Methods: Data are from the Early Autism Risk Longitudinal Investigation (EARLI) study, a risk-enriched longitudinal cohort in which women who had a child with ASD were enrolled during a subsequent pregnancy and followed through the sibling’s third year of life. Based on clinical assessment at 36 months using DSM-5 criteria, 37 children were diagnosed with ASD, and 127 were non-cases and included in these analyses (n=164). Concentrations of 37 PCB congeners were measured in second trimester maternal serum samples; 29 cytokines and chemokines were measured in first available maternal plasma samples. Twelve PCB congeners (28, 74, 99, 118, 138/158, 153, 170, 180, 187, 194, 196/203, 199), a summed measure of all 12 congeners, and six cytokines (IL-1β, IL-2, IL-4, IL6, IL-8, and IFN-λ) had >60% of measures above limits of detection and were included in further analyses examining odds of ASD relative to typical development. Multivariable logistic regression analyses adjusting for maternal race and education, parity, smoking during pregnancy, and gender of child were run to assess the association between PCB congeners and ASD, parameterizing PCB concentrations in tertiles. The potential for effect modification by cytokine concentration was explored by comparing PCB levels in ASD cases and non-cases in subgroups defined by cytokine concentration above or below the median.

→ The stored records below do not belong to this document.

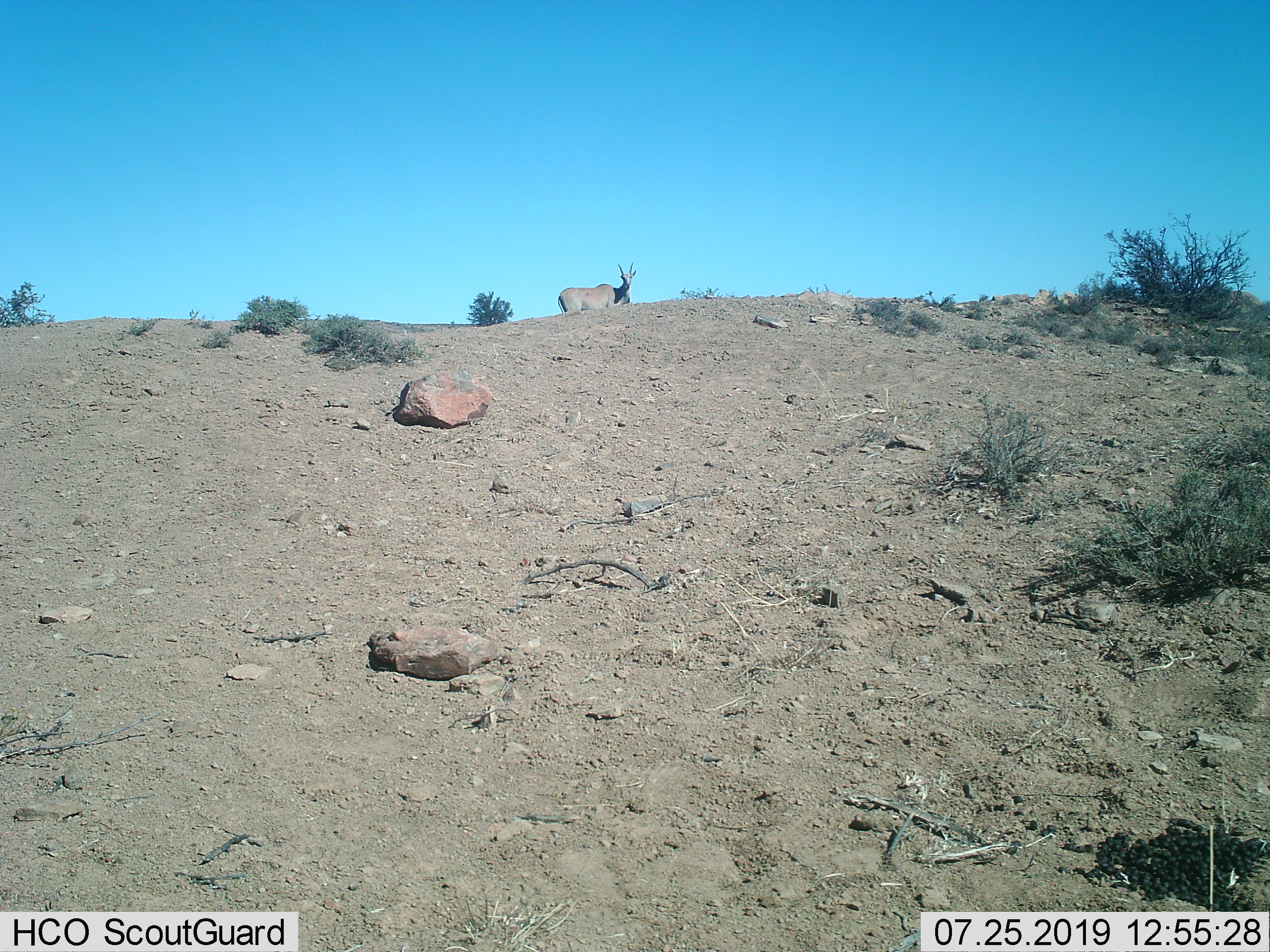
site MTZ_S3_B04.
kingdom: Animalia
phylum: Chordata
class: Mammalia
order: Artiodactyla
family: Bovidae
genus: Tragelaphus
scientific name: Tragelaphus oryx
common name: eland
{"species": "eland (Tragelaphus oryx)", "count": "1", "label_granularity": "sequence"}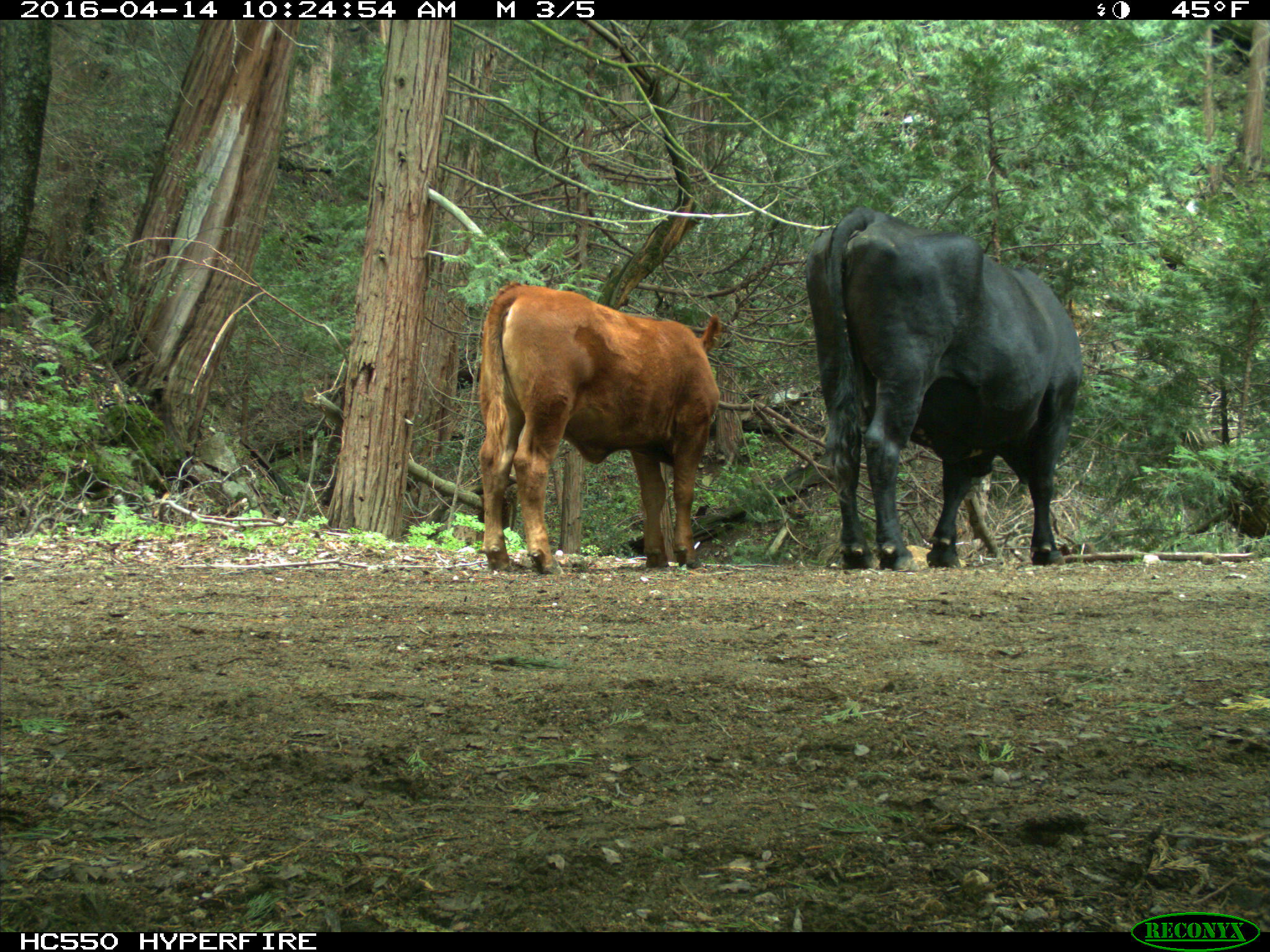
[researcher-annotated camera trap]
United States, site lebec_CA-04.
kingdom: Animalia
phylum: Chordata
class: Mammalia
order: Artiodactyla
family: Bovidae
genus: Bos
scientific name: Bos taurus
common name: domestic cow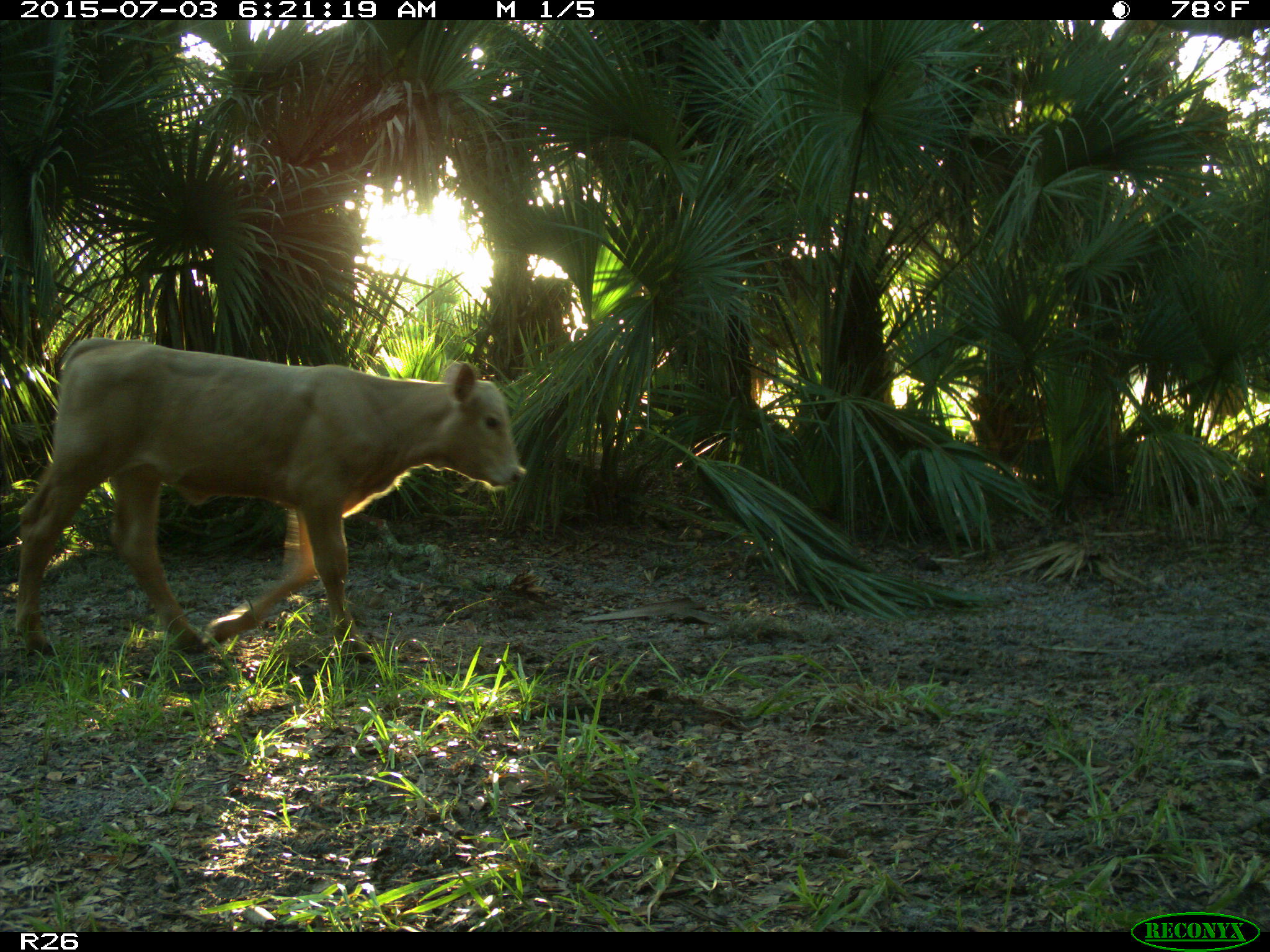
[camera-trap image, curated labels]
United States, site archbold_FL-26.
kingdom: Animalia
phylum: Chordata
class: Mammalia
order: Artiodactyla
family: Bovidae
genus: Bos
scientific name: Bos taurus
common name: domestic cow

Results: PCB congeners 138/158 and 153 had the highest concentration in the total study population. There were no statistically significant differences in geometric means of individual prenatal PCB concentrations in ASD cases and non-cases. Adjusted associations were also not statistically significant. PCB 99 had the largest odds ratio estimate, OR=3.66, but the associated 95% C.I. was very wide (0.84-15.84) and two congeners, PCB 28 and 153, had adjusted OR point estimates below 1.0, also with wide confidence intervals. There was no suggestion of potential effect modification of PCB and ASD associations by cytokine level in our preliminary explorations.
Conclusions: The results of these analyses with prospectively collected biomarkers do not provide evidence supporting an association between prenatal PCB exposure and ASD risk. However, these results were based on only 164 subjects, and further investigation of prenatal exposure to these and other persistent organic pollutants is needed.